Geometrische Formen für raumsparendes Bauen
Ein Gebäude mit 75 m3 Brutto-Rauminhalt ist auch in Bayern genehmigungsfrei! Es war eine Tüftelarbeit, ein Haus zum Wohnen auf so wenig Raum zu entwerfen. Worüber ich mir schon vor 50 Jahren Gedanken machte war: Eine Kugel ist der kompakteste Körper, dann ein Zylinder, dann ein Würfel. So entstand ein kleines Haus mit quadratischem Grundriss 5/5 m, 2 Wandflächen verglast, 2 Seiten Veranda, ein weit vorspringendes Dach. Der Innenraum durchsichtig, transparent. Kleiderschrank und Kühlschrank auf der Veranda. Welche Heizung? Ein kleiner Eisenofen oder Infrarot-Strahler.

Probleme bei tiny houses
Wird solch ein Haus Anklang finden? Junge Leute wollen ihren Wohnbereich verkleinern. Auch viele ältere Menschen wollen kleiner wohnen. Aber wohin mit den vielen sperrigen Möbeln? Sie hängen an ihren alten Spanplattenmöbeln, an der großen Couch, an den großen Sesseln. So entstehen beim Bauen von Kleinwohnungen gleich mehrere Probleme: Den jungen Leuten fehlt das Geld; sie haben meistens kein Grundstück. Die alten Leute haben Geld, aber wollen sich nicht von ihren Möbeln trennen. Die Bauordnungen machen keinen Unterschied zwischen einem Wohnhaus mit 300 m2 und einem Kleinstwohnhaus mit 30 m2 Wohnfläche, das ganzjährig bewohnt wird. Nur mit dem Wohnpavillon von 75 m3 Bruttorauminhalt bekomme ich mehr Freiheit beim Bauen.

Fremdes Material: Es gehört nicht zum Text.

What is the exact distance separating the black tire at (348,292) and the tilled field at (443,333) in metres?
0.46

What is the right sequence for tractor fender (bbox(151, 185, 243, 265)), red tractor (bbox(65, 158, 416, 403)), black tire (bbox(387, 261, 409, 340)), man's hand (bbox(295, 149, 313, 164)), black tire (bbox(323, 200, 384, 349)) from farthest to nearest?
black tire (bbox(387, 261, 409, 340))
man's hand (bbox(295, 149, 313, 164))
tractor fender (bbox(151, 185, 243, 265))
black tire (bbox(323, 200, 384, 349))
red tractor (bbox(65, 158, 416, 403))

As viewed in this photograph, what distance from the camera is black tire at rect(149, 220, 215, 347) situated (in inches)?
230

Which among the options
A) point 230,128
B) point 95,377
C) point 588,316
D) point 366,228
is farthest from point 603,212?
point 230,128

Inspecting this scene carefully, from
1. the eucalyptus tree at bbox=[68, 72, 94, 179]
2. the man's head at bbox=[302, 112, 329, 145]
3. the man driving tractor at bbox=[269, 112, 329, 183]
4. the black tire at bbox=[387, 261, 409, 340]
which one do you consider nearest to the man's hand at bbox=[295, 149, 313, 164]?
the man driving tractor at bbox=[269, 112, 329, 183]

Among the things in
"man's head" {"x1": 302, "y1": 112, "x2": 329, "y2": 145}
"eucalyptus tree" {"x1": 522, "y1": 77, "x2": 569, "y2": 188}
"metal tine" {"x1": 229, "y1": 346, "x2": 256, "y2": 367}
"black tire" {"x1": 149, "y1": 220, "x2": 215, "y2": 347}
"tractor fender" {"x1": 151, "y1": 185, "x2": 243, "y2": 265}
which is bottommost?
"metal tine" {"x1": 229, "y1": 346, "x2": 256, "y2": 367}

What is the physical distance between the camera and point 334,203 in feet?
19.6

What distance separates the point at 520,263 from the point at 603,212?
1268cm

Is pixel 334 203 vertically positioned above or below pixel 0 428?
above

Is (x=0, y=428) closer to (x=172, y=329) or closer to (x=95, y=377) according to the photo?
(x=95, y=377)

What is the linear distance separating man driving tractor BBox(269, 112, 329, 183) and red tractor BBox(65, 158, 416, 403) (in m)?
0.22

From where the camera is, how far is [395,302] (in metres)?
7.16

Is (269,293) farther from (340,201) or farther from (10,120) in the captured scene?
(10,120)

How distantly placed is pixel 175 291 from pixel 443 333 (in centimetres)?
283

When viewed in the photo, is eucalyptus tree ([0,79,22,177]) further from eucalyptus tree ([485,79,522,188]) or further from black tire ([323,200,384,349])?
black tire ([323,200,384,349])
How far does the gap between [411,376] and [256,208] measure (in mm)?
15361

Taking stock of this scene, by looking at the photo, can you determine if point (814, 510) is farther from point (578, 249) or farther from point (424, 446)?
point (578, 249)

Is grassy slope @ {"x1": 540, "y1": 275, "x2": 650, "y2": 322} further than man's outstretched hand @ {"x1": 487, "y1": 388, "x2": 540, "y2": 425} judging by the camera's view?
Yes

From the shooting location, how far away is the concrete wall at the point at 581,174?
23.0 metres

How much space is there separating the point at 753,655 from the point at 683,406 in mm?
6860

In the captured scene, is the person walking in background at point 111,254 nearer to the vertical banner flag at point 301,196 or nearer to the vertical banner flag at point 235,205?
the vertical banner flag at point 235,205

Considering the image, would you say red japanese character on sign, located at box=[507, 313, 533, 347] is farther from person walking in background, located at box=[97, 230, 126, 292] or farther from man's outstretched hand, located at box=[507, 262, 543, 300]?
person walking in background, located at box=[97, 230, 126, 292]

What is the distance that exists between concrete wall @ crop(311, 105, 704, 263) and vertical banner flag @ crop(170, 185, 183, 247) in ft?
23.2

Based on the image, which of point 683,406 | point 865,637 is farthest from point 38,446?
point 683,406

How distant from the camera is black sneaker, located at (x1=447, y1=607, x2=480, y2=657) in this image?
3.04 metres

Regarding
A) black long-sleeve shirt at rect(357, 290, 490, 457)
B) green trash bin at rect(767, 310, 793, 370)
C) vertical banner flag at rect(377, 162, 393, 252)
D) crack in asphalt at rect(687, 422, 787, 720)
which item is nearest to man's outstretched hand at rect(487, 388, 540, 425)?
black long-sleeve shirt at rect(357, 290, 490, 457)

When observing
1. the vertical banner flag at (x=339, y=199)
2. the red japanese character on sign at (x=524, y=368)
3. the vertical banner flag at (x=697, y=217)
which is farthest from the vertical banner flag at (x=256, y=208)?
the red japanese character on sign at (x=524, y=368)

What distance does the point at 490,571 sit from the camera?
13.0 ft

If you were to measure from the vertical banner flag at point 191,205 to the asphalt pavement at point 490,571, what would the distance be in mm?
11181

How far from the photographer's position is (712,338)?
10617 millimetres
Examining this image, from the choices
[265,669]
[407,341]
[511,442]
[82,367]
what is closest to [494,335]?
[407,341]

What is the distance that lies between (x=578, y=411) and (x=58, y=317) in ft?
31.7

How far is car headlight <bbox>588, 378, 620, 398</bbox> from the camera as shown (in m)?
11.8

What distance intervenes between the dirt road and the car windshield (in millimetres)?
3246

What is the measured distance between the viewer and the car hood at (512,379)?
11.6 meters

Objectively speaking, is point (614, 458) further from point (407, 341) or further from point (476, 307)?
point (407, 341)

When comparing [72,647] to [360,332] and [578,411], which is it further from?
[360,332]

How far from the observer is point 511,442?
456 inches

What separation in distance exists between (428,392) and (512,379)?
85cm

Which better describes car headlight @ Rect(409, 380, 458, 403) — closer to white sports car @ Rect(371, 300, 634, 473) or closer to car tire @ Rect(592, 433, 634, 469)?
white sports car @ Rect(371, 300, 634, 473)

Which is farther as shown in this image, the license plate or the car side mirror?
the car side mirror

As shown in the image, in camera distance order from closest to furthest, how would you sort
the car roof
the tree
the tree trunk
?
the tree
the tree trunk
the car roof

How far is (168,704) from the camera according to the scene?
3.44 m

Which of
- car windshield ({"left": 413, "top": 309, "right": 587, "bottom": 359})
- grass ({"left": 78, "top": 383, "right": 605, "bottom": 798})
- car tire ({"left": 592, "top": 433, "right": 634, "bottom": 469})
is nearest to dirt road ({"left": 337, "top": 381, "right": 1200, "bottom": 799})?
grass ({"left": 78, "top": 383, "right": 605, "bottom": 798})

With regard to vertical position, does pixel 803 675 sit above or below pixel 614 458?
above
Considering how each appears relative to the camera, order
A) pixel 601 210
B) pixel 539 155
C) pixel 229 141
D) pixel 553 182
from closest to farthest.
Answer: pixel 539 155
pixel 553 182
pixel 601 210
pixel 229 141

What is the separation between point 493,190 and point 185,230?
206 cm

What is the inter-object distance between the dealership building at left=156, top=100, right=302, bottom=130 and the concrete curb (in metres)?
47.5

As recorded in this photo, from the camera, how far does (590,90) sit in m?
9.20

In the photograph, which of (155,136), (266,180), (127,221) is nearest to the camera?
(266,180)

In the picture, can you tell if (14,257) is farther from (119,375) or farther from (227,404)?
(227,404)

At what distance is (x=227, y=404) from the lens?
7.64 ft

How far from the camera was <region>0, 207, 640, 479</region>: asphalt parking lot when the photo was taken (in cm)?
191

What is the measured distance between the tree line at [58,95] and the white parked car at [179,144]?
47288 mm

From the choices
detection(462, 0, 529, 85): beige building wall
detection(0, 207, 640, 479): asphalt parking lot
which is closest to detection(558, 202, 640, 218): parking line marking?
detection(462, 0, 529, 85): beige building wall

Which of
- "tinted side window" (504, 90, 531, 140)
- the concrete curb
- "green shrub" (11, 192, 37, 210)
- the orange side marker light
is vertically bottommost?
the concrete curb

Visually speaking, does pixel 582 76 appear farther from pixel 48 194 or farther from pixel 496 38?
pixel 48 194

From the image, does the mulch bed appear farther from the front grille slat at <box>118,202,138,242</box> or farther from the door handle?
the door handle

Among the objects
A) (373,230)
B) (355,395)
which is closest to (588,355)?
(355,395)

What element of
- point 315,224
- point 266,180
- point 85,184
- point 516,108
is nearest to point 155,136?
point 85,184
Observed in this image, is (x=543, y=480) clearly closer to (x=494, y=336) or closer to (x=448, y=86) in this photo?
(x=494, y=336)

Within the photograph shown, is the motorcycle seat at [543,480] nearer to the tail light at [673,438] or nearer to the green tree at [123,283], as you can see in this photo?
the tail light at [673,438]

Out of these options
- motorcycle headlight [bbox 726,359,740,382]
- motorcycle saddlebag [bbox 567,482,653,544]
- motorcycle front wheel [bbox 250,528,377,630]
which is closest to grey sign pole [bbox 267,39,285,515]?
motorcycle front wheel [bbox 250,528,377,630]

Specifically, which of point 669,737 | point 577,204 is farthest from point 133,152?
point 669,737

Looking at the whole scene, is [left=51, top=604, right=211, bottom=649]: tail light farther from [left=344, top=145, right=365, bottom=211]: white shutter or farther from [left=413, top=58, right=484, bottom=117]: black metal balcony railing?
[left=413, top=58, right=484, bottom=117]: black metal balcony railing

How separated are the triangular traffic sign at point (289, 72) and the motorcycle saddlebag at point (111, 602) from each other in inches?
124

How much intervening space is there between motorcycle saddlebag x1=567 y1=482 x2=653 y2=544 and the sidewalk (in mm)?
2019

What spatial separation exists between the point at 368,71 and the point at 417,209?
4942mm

Auch wenn ich 75 m3 Bruttorauminhalt nicht überschreite, müssen die Vorgaben für Statik, Stellplätze, Abstandsflöchen, Energiesparverordnung (EnEV) eingehalten werden.

Umdenken der Lebensform
Man müsste vom gewohnten Denken wegkommen und ganz neue Wohn- und Lebensformen entwickeln: Muss der Kühlschrank im beheizten Raum stehen? Muss in solch kleinem Haus 20 Minuten geduscht werden? Muss die Kleidung (wo jedes Stück chemisch behandelt ist) im Wohn- oder Schlafraum untergebracht werden? Muss in einem solch kleinen Haus zeitaufwändig gekocht werden (Leuftfeuchtigkeit)? Auch die Waschmaschine und die Toilette müssen nicht im beheizten Raum sein. Die nun hohen Energiekosten machen vielleicht solch neue Wohnformen möglich."